The Nation has just published an editorial [unfortunately available on their website only to subscribers] which would be devastating in its implications if we were part of a healthy democracy. In this excerpt the editors write that the evidence of our chief executive's crimes which is now available to the public is unambiguous.
The President has known for more than two years that his Administration has been pursuing policies that could qualify as war crimes under federal and international law. In a January 25, 2002, memo, White House Counsel Alberto Gonzales advised the President of "the threat of domestic criminal prosecution under the War Crimes Act," a federal statute. He advised Bush to invent a legal technicality--declaring detainees in the "war on terror" to be outside the Geneva Conventions--which, he said, "substantially reduces" the chance of prosecution.

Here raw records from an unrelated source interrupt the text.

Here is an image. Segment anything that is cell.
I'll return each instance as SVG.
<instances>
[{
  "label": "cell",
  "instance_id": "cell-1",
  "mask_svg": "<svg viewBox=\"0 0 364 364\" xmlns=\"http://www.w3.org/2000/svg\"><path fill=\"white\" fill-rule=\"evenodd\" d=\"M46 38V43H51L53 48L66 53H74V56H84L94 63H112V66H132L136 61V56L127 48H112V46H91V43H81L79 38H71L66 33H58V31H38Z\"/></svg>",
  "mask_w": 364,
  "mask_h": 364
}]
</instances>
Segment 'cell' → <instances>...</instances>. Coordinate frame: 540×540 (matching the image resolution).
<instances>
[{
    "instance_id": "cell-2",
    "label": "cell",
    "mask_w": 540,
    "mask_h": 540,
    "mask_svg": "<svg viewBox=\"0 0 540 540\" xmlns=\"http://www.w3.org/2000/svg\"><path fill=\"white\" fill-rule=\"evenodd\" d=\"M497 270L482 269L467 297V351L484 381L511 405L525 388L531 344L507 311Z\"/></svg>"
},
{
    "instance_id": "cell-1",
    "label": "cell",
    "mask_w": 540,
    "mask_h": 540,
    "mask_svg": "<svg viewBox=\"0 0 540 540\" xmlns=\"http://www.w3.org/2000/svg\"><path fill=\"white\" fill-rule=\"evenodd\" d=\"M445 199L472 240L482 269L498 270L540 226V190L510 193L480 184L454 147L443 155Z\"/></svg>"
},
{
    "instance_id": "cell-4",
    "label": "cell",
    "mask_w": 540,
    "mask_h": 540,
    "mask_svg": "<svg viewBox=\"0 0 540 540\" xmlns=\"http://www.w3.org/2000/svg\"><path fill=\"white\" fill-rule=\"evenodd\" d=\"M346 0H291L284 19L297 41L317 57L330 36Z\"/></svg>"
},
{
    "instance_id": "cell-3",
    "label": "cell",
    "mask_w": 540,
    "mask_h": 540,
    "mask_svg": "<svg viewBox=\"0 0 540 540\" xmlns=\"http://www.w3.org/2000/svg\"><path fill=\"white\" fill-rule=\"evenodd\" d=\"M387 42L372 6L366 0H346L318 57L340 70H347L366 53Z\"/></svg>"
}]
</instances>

Gonzales went further, telling the President that the war on terrorism "renders obsolete Geneva's strict limitations on questioning of enemy prisoners"; he pooh-poohed concerns that abandoning the Geneva standards might endanger US troops.But, since it's not about a blow job, and since this kind of charge is just far too embarassing to address, both parties will probably just ignore the whole thing.Let's be clear about what this means: Gonzales was urging--and the President adopted as policy--an end run around federal laws. The War Crimes Act, passed by Congress in 1996, allows criminal prosecution of Americans for actions that violate the rights granted prisoners and civilians by the Geneva Conventions and for "outrages upon personal dignity." It is backed by the full range of federal penalties, up to and including the death penalty. And all treaties, including the Geneva Conventions and the Torture Convention, are likewise the binding law of the land.
. . . .
The evidence emerging from Abu Ghraib reveals high crimes and misdemeanors in the precise sense of the Constitution's impeachment clause.